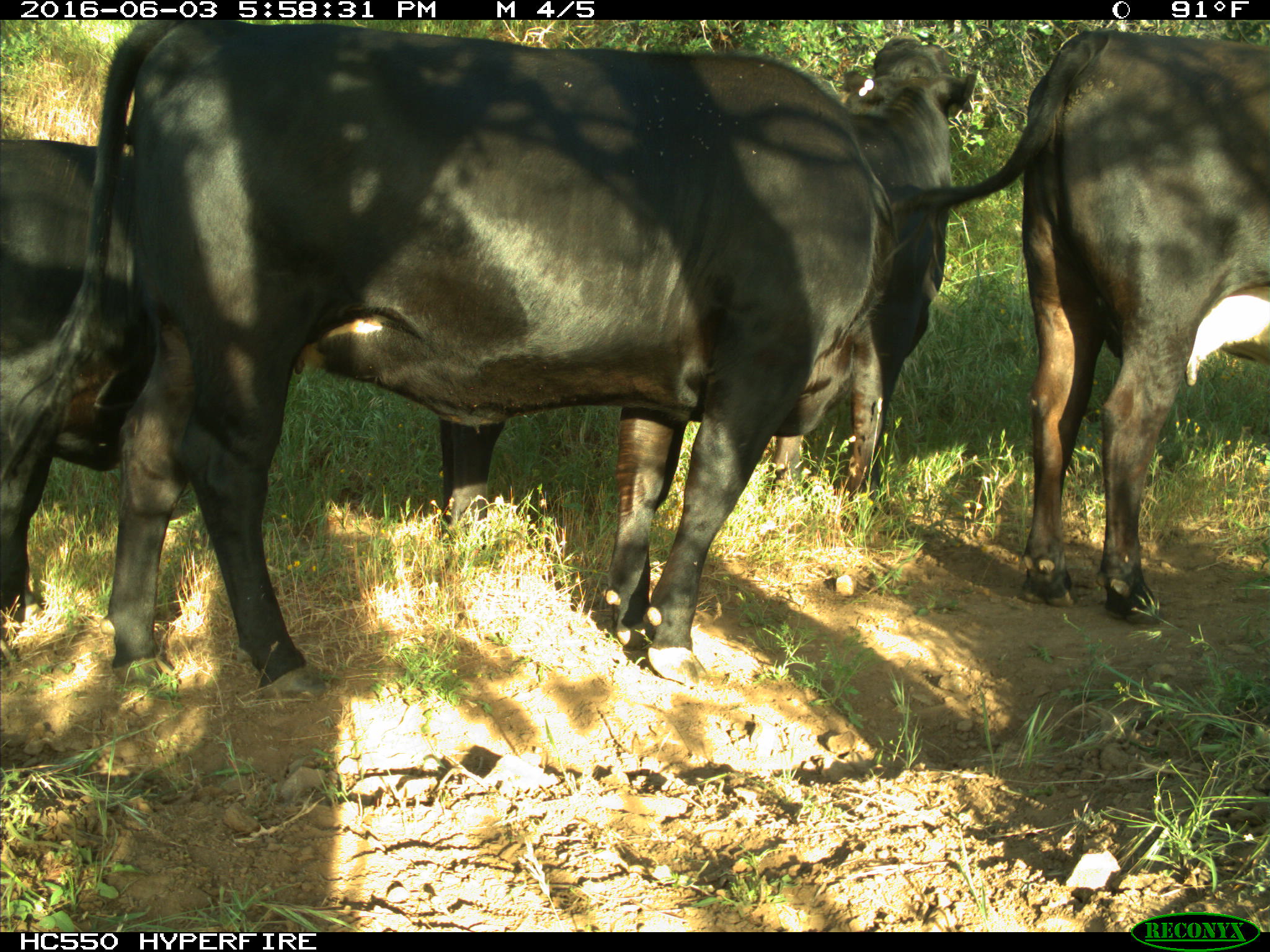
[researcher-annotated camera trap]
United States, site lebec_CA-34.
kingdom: Animalia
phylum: Chordata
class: Mammalia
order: Artiodactyla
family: Bovidae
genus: Bos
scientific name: Bos taurus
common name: domestic cow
^^^^
§ WHAT IS BEING ASKED
Write every entry out again exactly, images omitted.

§ EXERCISE RESPONSE
[researcher-annotated camera trap]
United States, site lebec_CA-34.
kingdom: Animalia
phylum: Chordata
class: Mammalia
order: Artiodactyla
family: Bovidae
genus: Bos
scientific name: Bos taurus
common name: domestic cow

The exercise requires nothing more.